In late 2014, PIH heeded calls from the governments of Sierra Leone and Liberia, and other international partners, to join the fight against Ebola in West Africa. They began in Port Loko District at the Maforki Ebola Treatment Unit and scaled up from there to provide clinical care at 16 facilities across 4 districts at the peak, while managing a network of Ebola response community health workers, providing surveillance, support and referrals in rural communities.

The organization took a health systems strengthening approach and aimed to work together with government entities to support the response to the outbreak. As Ebola was brought under control, PIH shifted to support the Ministry of Health in rebuilding its health system. Today PIH's Sierra Leone program is focused on raising the standard of care through programs in Kono and Port Loko Districts, with a focus on maternal health, HIV/TB and Ebola survivor care. PIH currently supports six health facilities across three districts in Sierra Leone, one being the Paul E. Farmer Maternal Center of Excellence, which has Sierra Leone's first neonatal intensive care unit.

=== Liberia ===
PIH focused on responding to the Ebola outbreak in Maryland County, a 20-hour drive south from the capital of Monrovia. They supported two Ebola treatment units and three community care centers, and taught teachers and community members new techniques to slow the spread of infections. Since Ebola came under control in Liberia in March 2015, PIH has focused on helping rebuild the health system, primarily for a population of roughly 100,000 in Maryland County.

=== Kazakhstan ===
Since 2009, PIH has worked in Kazakhstan with the Ministry of Health to provide services treating MDR-TB.

=== United States ===
PIH launched its U.S. arm in May 2020 in response to the COVID-19 pandemic.

=== Global Tuberculosis Policy Impact ===
In August 2024, the World Health Organization approved safer and shorter treatment regimens for tuberculosis, a shift shaped by groundbreaking research led by Partners In Health and its partners."2025 Annual Report" (2025) Following this, in 2025, PIH Lesotho launched a district-wide implementation of the "Search, Treat, Prevent" strategy. This integrated approach aims to serve as a national model for global TB elimination strategies."Shaping the Future of TB Care" (2025)
=====
◆ What needs to be done:
Write the next part of the passage on Partners In Health's work in different countries, picking up after its last sentence.
=====
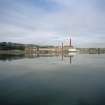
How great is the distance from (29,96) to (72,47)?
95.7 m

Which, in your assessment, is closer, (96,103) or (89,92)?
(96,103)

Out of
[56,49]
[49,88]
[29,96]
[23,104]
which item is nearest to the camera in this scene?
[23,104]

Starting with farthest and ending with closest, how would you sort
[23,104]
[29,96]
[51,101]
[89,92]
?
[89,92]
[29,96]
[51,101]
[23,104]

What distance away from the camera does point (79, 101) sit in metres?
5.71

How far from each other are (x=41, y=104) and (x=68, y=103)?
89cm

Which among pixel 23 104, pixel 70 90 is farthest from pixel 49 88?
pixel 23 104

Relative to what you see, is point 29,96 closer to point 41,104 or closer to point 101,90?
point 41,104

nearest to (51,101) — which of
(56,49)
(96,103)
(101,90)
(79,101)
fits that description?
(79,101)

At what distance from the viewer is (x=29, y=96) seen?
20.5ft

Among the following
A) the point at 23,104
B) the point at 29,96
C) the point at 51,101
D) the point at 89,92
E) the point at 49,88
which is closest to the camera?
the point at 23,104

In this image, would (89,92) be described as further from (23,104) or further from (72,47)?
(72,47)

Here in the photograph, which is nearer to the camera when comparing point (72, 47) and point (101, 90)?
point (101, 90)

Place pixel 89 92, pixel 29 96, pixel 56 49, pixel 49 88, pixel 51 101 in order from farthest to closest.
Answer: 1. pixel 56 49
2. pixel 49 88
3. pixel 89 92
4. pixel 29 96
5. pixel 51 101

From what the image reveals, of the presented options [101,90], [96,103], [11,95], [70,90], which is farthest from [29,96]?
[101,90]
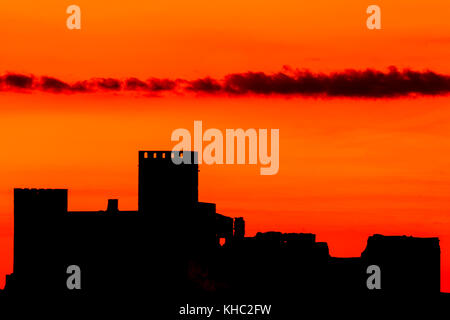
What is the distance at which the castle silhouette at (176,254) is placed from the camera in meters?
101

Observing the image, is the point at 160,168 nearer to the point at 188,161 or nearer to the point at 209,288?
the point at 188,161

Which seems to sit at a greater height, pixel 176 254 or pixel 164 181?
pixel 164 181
=====
◆ Result:
===Partner projects===
PIH also supports partner projects in the following countries:

- North America: PACT in USA,

- Central America: Equipo Técnico de Educación en Salud Comunitaria in Guatemala
- Africa: Project Muso in Mali; Tiyatien Health in Liberia; Village Health Works in Burundi; Pivot in Madagascar
- Asia: Possible Health in Nepal; Advanced Access & Delivery in India

== Previous Work ==

===Russia===

Partners In Health's work in Russia had a narrower medical focus over a vastly wider geographical area than any of its other projects. From a base in the region of Tomsk Oblast, Siberia, PIH had started working in 1988, in collaboration with the Russian Ministry of Health as well as local clinicians, to combat one of the world's worst epidemics of drug-resistant tuberculosis (MDR-TB). The joint effort got a major boost in 2004, when a five-year, $10.8 million grant was secured from the Global Fund to Fight AIDS, Tuberculosis and Malaria for efforts to improve prevention, diagnosis and treatment of TB and MDR-TB. Key components of the clinical effort included improving diagnostics in order to detect cases earlier, developing a comprehensive strategy to promote adherence among patients, improving infection control in hospitals and clinics and decreasing transmission of TB to HIV-positive patients. Work in Tomsk also encompassed health education for the public and clinical and program management training for medical personnel in Tomsk.

Partners In Health operated in two other regions in Russia, Voronezh Oblast and Karelia, where technical assistance is provided to regional tuberculosis services.

=== Dominican Republic ===
PIH helped Zanmi Lassante establish an HIV program at the Rosa Duarte Hospital in Elias Piña, Dominican Republic in 2011.

== Controversy ==
A PIH clinician developed Ebola at a government-run treatment center in Port Loko, Sierra Leone, where they were responding to the Ebola outbreak in 2015. The site was closed after this, though staff members stated that it should have been closed sooner due to safety deficiencies.